Setelah perayaan besar yang menyatukan mereka dengan teman-teman dan komunitas kampus, suasana mulai berubah. Kehangatan yang tadinya menyelimuti Elias dan Mischa seolah memudar saat realitas kehidupan menghampiri. Di dalam diri mereka, mulai muncul ketegangan. Mereka mulai memikirkan jalan hidup yang berbeda dan merasakan dilema mendalam mengenai pilihan-pilihan karir mereka.
Elias merasa tertarik untuk mengejar jalur yang lebih praktis, bekerja di industri teknologi yang berkembang pesat. Mischa, di sisi lain, merasa panggilan yang kuat untuk tetap berada di jalur sosial, terlibat lebih dalam dengan pekerjaan-pekerjaan komunitas dan pengembangan masyarakat. Keduanya menyadari bahwa meski mereka telah menempuh perjalanan panjang bersama, mungkin jalan mereka mulai bercabang.
"Ini lebih sulit dari yang kubayangkan," kata Elias dalam hati saat dia memikirkan persahabatan mereka dan bagaimana keputusan-keputusan yang diambil bisa mengubah segalanya.
Di taman kampus yang dulu sering mereka kunjungi, Elias dan Mischa duduk berdua, berbicara tentang masa depan mereka. Mereka merasakan ketidakpastian yang begitu besar. Suara daun yang bergesekan di atas kepala mereka terdengar seiring embusan angin, menciptakan suasana tenang namun penuh dengan beratnya percakapan yang akan datang.
“Aku tidak tahu harus memilih yang mana,” kata Mischa sambil menundukkan kepala. “Ada banyak hal yang ingin kulakukan, tetapi entah kenapa aku takut kalau aku mengambil jalan yang salah.”
Elias menatapnya, wajahnya serius. “Aku juga merasa begitu. Tapi mungkin, ini waktunya bagi kita untuk mencoba sesuatu yang berbeda. Kita sudah bersama begitu lama, mungkin kita bisa saling mendukung meski pada akhirnya pilihan kita berbeda.”
Mereka berbicara selama berjam-jam, menggali mimpi, ketakutan, dan harapan masing-masing. Meskipun ada perbedaan pandangan, Elias dan Mischa tetap mendengarkan satu sama lain dengan penuh perhatian, tanpa menghakimi. Bagi mereka, persahabatan adalah tentang memahami, meskipun tidak selalu setuju.
Setelah diskusi panjang itu, mereka memutuskan untuk mencari pandangan lain—keluarga. Keduanya pulang ke rumah masing-masing, bertemu dengan orang tua dan saudara yang selalu menjadi tempat bagi mereka untuk berbagi cerita.
Di rumahnya, Elias duduk bersama ayahnya di ruang tamu yang hangat. "Aku bimbang," katanya. "Teknologi adalah masa depan, tapi aku takut jika aku meninggalkan semua yang sudah aku bangun dengan Mischa."
Ayahnya tersenyum bijak. “Pilihan selalu ada di tanganmu.

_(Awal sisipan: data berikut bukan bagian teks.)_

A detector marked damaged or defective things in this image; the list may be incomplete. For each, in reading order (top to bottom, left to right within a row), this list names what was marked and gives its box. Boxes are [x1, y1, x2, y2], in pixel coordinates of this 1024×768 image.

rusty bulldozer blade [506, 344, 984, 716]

Tapi ingat, apapun yang kamu pilih, pastikan itu adalah sesuatu yang membuatmu tumbuh, sesuatu yang membuatmu bahagia. Kamu tidak harus selalu berada di jalur yang sama dengan orang lain untuk tetap terhubung.”
Sementara itu, di rumah Mischa, ibunya memberi nasihat serupa. "Hidup ini tentang pilihan, sayang. Dan tak apa jika kamu dan Elias memilih jalan yang berbeda. Yang penting, kamu berani mengambil langkah dan bertanggung jawab atas keputusanmu."